• [Exercise instructions] Please reproduce each of the records below word for word, giving only their text and leaving out the pictures.

+---+

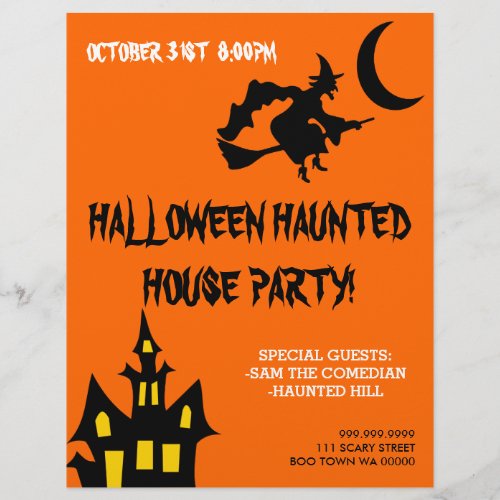 Halloween Haunted House Party Announcement Flyer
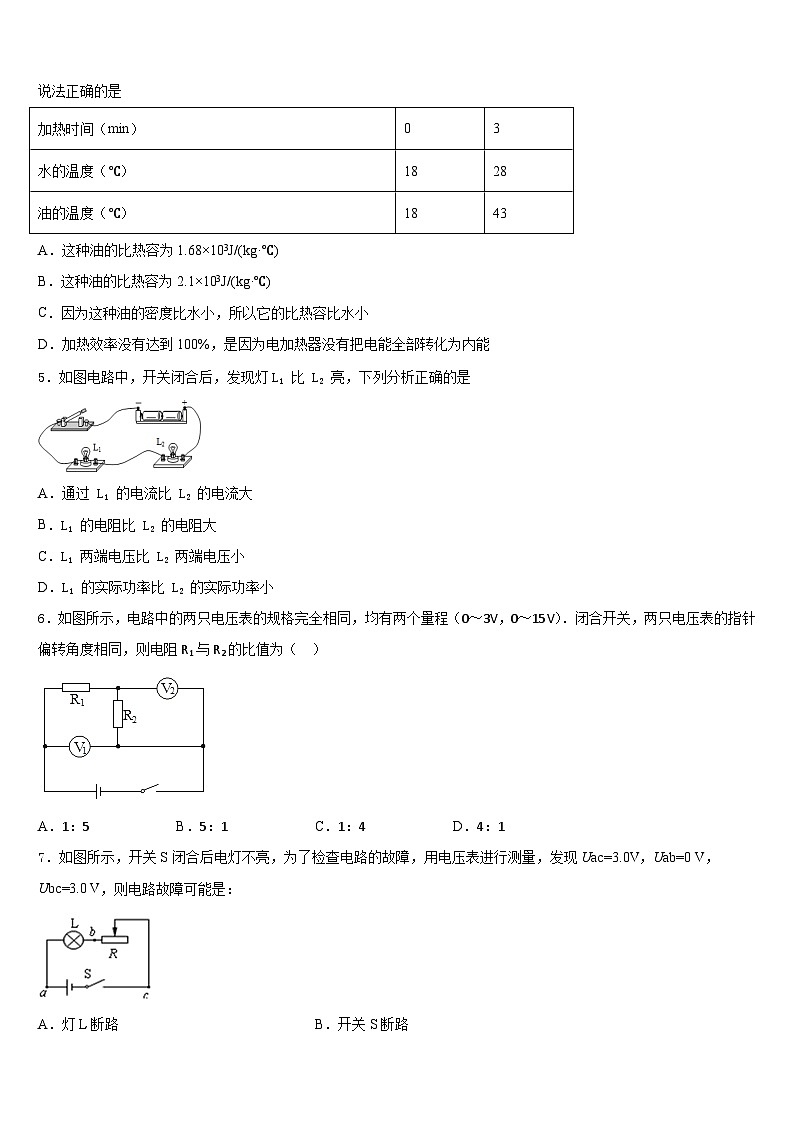 江西省上饶市上饶县2023-2024学年物理九上期末质量检测试题含答案第2页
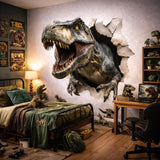 3D T-Rex Wall Decal | Dinosaur Breakthrough Mural | T-Rex Wall Smash Sticker | Jurassic Bedroom Decor | Realistic Dinosaur Art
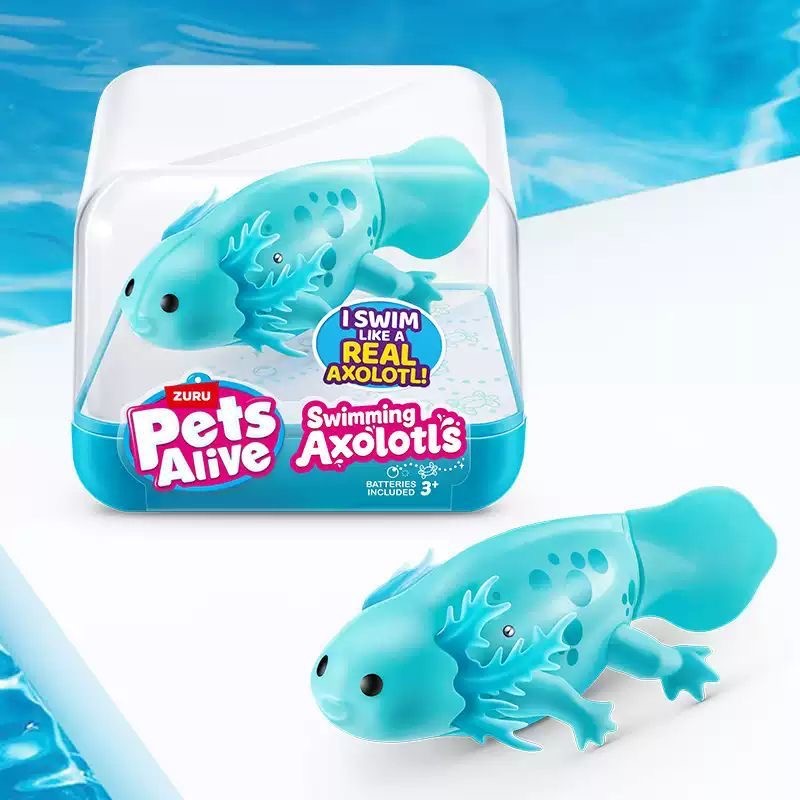 ใหม่แปลกใจตุ๊กตา zuru สัตว์เลี้ยงมีชีวิตอยู่ฉันว่ายน้ำเหมือนจริง axolotl เด็กอาบน้ำอิเล็กทรอนิกส์สหายไฟฟ้าจำลองน้ำสาด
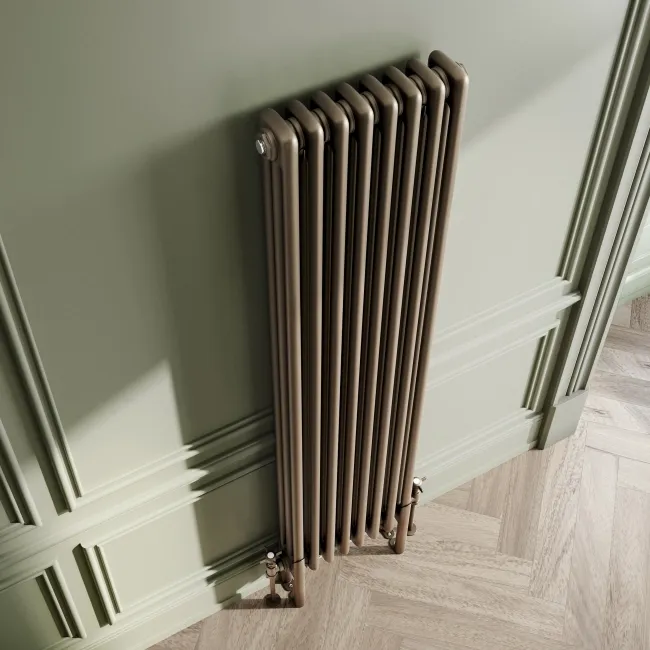 Athens Antique Gold Triple Column Vertical Traditional Radiator 1500x380mm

+---+

• [Reply to the exercise]
 Halloween Haunted House Party Announcement Flyer
 江西省上饶市上饶县2023-2024学年物理九上期末质量检测试题含答案第2页
 3D T-Rex Wall Decal | Dinosaur Breakthrough Mural | T-Rex Wall Smash Sticker | Jurassic Bedroom Decor | Realistic Dinosaur Art
 ใหม่แปลกใจตุ๊กตา zuru สัตว์เลี้ยงมีชีวิตอยู่ฉันว่ายน้ำเหมือนจริง axolotl เด็กอาบน้ำอิเล็กทรอนิกส์สหายไฟฟ้าจำลองน้ำสาด
 Athens Antique Gold Triple Column Vertical Traditional Radiator 1500x380mm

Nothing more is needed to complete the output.